Validate the most likely bottlenecks from the PerformanceProfile.

At minimum, validate across these groups when relevant:

compute bottleneck
dataloader or input pipeline bottleneck
communication bottleneck
memory bottleneck
graph compile bottleneck
host or framework overhead
operator hotspot suspicion

When useful, read existing profiler artifacts, trace exports, hotspot summaries, and earlier readiness snapshots such as env.lock.json. If factory_root is provided or discoverable, use relevant local Factory assets as supporting evidence.

Return ranked bottleneck candidates with:

confidence
evidence
validation checks
optimization hints

Use scripts/classify_bottlenecks.py when structured summaries exist. Treat its ranked output as the primary source of truth for bottleneck ordering unless you have stronger contradictory evidence from a user-supplied trace artifact.

Stage 3. Snapshot Builder

Write a reusable diagnosis snapshot that records the facts this performance judgment depends on.

At minimum, capture:

performance symptom summary
workload and runtime summary
main evidence sources
ranked bottleneck candidates
validation checks
top optimization hints

Recommended artifact paths:

out/report.json
out/report.md
out/meta/performance-profile.json
out/meta/bottlenecks.json
out/meta/performance-verdict.json
out/meta/validation-comparison.json when before/after metrics exist
out/artifacts/perf.lock.json

The snapshot must be machine-readable first. report.md is a projection, not the source of truth.

Stage 4. Report Builder

Produce a concise final performance diagnosis result for both humans and tooling.

The final report must include:

performance symptom summary
workload and runtime summary
ranked bottleneck candidates
top evidence
validation checks
suggested next actions
artifact locations

Suggested next actions may include:

collect a profiler trace
compare before and after metrics
optimize one hotspot first
hand off to operator work for a hotspot op
rerun with a reduced reproducible workload

Stage 5. Fix Proposal

Only in fix mode.

Propose one concrete optimization based on the ranked bottleneck diagnosis:

summarize the optimization in one line
explain the expected throughput, latency, or memory impact
show the minimal file, config, or operator-path changes
ask the user for explicit confirmation before applying

Stage 6. Fix Application

Only in fix mode, and only after explicit confirmation.

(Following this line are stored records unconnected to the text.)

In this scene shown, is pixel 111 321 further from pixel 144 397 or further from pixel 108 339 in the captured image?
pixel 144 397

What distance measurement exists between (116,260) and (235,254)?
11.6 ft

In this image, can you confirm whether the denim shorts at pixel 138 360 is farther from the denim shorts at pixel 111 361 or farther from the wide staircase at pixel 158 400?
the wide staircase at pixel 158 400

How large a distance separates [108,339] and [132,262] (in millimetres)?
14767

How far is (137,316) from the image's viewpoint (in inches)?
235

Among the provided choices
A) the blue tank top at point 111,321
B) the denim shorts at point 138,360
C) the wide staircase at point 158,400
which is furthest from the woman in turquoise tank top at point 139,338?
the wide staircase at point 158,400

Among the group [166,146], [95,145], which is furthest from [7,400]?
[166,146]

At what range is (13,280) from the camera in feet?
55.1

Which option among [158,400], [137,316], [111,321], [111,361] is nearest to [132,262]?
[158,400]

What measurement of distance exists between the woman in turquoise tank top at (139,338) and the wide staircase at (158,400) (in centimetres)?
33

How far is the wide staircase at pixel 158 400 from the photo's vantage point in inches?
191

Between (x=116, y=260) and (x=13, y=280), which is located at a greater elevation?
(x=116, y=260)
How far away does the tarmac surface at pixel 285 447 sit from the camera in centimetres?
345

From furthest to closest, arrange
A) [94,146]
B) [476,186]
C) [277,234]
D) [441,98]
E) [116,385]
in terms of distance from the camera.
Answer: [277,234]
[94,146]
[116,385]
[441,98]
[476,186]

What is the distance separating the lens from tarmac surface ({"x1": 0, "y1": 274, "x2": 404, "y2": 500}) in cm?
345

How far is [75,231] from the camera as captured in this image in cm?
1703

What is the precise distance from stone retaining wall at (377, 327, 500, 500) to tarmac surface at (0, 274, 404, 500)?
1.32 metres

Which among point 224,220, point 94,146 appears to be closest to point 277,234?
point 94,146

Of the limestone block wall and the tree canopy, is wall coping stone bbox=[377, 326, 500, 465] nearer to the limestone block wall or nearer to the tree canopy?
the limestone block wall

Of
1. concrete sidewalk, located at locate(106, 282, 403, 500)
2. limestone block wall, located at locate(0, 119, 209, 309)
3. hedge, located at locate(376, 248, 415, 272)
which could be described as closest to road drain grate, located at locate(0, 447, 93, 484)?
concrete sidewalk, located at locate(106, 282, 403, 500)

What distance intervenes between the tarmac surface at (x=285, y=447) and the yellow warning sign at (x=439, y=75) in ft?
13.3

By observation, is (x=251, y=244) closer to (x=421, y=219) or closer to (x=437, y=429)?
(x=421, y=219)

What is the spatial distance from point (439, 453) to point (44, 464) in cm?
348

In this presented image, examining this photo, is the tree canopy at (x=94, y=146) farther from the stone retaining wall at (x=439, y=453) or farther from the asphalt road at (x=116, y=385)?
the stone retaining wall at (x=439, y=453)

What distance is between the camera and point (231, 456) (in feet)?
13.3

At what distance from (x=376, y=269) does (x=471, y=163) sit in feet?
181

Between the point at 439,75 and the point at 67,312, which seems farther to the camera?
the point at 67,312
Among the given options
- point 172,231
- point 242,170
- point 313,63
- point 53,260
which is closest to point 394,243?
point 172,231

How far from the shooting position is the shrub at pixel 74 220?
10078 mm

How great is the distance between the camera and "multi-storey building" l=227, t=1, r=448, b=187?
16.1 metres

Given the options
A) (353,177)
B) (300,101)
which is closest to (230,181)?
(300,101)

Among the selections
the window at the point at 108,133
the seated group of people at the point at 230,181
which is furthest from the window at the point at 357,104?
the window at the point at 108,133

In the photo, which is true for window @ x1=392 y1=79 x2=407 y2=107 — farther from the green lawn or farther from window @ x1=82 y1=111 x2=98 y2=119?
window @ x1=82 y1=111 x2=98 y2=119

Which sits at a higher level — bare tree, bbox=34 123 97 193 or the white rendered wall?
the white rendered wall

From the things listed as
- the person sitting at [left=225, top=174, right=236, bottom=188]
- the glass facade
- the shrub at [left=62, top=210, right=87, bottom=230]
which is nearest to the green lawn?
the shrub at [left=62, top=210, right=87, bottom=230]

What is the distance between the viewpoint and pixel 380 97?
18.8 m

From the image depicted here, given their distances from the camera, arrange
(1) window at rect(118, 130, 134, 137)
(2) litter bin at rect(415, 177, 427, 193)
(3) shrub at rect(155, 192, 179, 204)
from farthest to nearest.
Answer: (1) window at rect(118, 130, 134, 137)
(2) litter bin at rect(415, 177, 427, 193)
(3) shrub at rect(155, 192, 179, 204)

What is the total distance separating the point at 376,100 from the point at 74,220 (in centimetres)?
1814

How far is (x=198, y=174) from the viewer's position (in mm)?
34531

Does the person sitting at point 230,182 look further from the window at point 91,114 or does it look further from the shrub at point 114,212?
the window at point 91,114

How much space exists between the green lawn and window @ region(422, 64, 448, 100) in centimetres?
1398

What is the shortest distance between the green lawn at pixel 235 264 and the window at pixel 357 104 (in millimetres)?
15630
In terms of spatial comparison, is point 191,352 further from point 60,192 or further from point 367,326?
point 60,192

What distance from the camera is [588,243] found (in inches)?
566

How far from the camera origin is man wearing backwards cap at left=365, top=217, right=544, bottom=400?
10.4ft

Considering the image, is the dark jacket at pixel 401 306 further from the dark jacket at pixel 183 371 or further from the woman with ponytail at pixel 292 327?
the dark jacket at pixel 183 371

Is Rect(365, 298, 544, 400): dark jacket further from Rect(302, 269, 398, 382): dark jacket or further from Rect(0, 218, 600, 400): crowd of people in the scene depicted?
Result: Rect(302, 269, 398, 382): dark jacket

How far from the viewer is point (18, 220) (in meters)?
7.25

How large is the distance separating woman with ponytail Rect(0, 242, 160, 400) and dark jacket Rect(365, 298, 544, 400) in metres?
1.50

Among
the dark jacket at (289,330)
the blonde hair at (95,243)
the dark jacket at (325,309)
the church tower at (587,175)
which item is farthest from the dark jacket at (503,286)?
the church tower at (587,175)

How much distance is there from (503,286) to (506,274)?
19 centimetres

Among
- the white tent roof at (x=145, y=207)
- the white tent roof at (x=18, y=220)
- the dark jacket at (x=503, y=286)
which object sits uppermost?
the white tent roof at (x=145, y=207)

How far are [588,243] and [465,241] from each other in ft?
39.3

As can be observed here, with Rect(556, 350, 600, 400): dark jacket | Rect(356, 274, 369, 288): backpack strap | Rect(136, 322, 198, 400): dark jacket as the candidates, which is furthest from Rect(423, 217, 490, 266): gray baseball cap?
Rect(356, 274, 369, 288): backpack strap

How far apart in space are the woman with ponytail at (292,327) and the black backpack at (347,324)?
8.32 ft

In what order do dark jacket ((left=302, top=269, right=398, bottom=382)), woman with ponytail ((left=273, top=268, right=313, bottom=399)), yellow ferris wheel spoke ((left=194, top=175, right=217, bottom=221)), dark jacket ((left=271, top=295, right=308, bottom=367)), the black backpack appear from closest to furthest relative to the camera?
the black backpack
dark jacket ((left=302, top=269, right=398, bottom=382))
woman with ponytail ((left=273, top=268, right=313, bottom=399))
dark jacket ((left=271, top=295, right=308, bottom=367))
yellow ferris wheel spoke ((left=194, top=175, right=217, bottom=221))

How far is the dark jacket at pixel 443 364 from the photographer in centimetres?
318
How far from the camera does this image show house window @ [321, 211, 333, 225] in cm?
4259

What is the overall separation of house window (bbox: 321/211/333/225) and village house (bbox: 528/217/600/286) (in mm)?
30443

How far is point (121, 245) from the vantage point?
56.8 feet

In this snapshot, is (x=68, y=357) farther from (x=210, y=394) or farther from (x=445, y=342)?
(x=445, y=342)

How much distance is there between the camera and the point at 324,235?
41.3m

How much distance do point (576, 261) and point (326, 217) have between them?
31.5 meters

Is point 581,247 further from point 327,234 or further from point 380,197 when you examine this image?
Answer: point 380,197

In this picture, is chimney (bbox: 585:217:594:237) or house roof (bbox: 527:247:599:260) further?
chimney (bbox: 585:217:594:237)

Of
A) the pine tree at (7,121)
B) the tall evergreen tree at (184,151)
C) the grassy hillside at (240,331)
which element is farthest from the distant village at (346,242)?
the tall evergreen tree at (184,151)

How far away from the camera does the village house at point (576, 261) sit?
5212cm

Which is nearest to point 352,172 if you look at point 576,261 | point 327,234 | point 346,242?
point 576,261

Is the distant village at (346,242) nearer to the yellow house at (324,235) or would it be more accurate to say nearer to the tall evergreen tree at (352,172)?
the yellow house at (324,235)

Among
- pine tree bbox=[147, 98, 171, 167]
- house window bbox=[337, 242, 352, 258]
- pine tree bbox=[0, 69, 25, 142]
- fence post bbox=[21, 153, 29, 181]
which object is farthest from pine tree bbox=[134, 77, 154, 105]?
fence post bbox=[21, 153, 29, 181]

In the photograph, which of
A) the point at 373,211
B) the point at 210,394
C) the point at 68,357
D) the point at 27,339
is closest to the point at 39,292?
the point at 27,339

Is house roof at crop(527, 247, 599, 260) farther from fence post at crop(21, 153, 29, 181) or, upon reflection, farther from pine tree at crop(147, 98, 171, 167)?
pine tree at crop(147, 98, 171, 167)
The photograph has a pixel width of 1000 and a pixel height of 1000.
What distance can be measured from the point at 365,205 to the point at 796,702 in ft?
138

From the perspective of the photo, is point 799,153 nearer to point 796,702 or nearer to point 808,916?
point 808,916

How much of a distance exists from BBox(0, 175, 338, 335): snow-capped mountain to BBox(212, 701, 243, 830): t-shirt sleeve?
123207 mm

Apply the minimum necessary optimization change. Prefer a narrow hotspot fix over broad unrelated tuning.

Stage 7. Fix Verification

Only in fix mode.

Verify the optimization against the original bottleneck symptom:

rerun the relevant workload or reduced repro
compare before/after metrics
record whether the dominant bottleneck improved

Use:

scripts/compare_validation_metrics.py when before/after metrics are available
scripts/build_performance_report.py to emit the shared report envelope plus the performance verdict payload

References

Load these references when needed:

references/context-recovery.md
references/trace-intake.md
references/profiler-output-layout.md
references/bottleneck-signatures.md
references/hotspot-prioritization.md
references/profiler-injection-templates.md
references/validation-playbook.md
references/perf-validation.md

Scripts

Use these helper scripts when useful:

scripts/find_run_context.py
scripts/locate_profiler_output.py
scripts/collect_msprof.sh
scripts/inject_profiler.py
scripts/summarize_step_breakdown.py
scripts/summarize_communication.py
scripts/summarize_memory_pressure.py
scripts/summarize_input_pipeline.py
scripts/summarize_trace_gaps.py
scripts/summarize_msprof_hotspots.py
scripts/build_hotspot_brief.py
scripts/build_performance_profile.py
scripts/classify_bottlenecks.py
scripts/compare_validation_metrics.py
scripts/build_performance_report.py

Execution Notes

If the workload does not run successfully, stop and route to failure-agent.
If profiler outputs are missing but the Python entry script is known and the stack is mindspore or pta, use collect_msprof.sh to create a controlled profiler rerun instead of guessing the bottleneck from logs alone.
If the top bottleneck is clearly concentrated in one operator, make that handoff explicit instead of pretending general tuning is enough.
If profiler outputs cannot be located confidently, stop and ask for the trace root or the smallest high-signal files instead of guessing a diagnosis.